The Postal Service was given ten years to cough up the funds—a hit of $5.6 billion per year on revenues of about $67 billion. At the end of this past fiscal year, USPS accounts tell us that revenues fell short of expenditures by just under $5 billion. Without the pre-funding requirement, that figure would have instead been a profit of over $600 million.
If this sounds to you like it was intended to destabilize the finances of the USPS, you are not alone in that conclusion. Astute observers from Felix Salmon at Reuters to Senator Bernie Sanders have sounded the alarm about this unprecedented attack. Senator Sanders introduced S.316, which would rescind the pre-payment requirement.
Unfortunately, it seems that the Postal Service’s Board of Governors is choosing privatization. They’ve expressed no support for the Sanders Bill (S.316), which would rescind the pre-payment mandate. Instead, they are actively selling off that asset base, the post offices—often below market value, thus divesting the Postal Service of fixed capital that could be more effectively deployed to restore and expand service for a growing population.
Even worse, the board has also continued contracting out USPS services to Pitney-Bowes, FedEx, and, most recently, to Staples office supply stores. The outsourced employees at these firms are paid very low wages, and aren’t employed full-time, meaning they are denied the very benefits that the USPS is scrambling to fund, beyond the horizon of all reasonable expectation, three-quarters of a century into the future.

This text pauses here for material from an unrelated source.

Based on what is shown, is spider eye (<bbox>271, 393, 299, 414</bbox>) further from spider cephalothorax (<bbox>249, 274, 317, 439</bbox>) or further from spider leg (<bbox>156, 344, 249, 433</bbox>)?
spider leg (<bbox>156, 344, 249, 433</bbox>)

A Growing Movement to Seize Public Assets
At municipal, state, and federal levels—from Detroit, to Stockton, to Illinois, to the USPS—fiscal crises are being exaggerated, or even manufactured, in order to loot retirement benefits of millions of public service workers. This is exactly the pattern we are seeing take shape with Social Security.
In context, then, these are not merely “local” issues, but all effects of the same cause: a nationwide effort to take public assets and place them in private hands. A long-term solution will involve not just re-establishing those protections, but developing new kinds of institutions that can better resist future attempts to privatize the commons.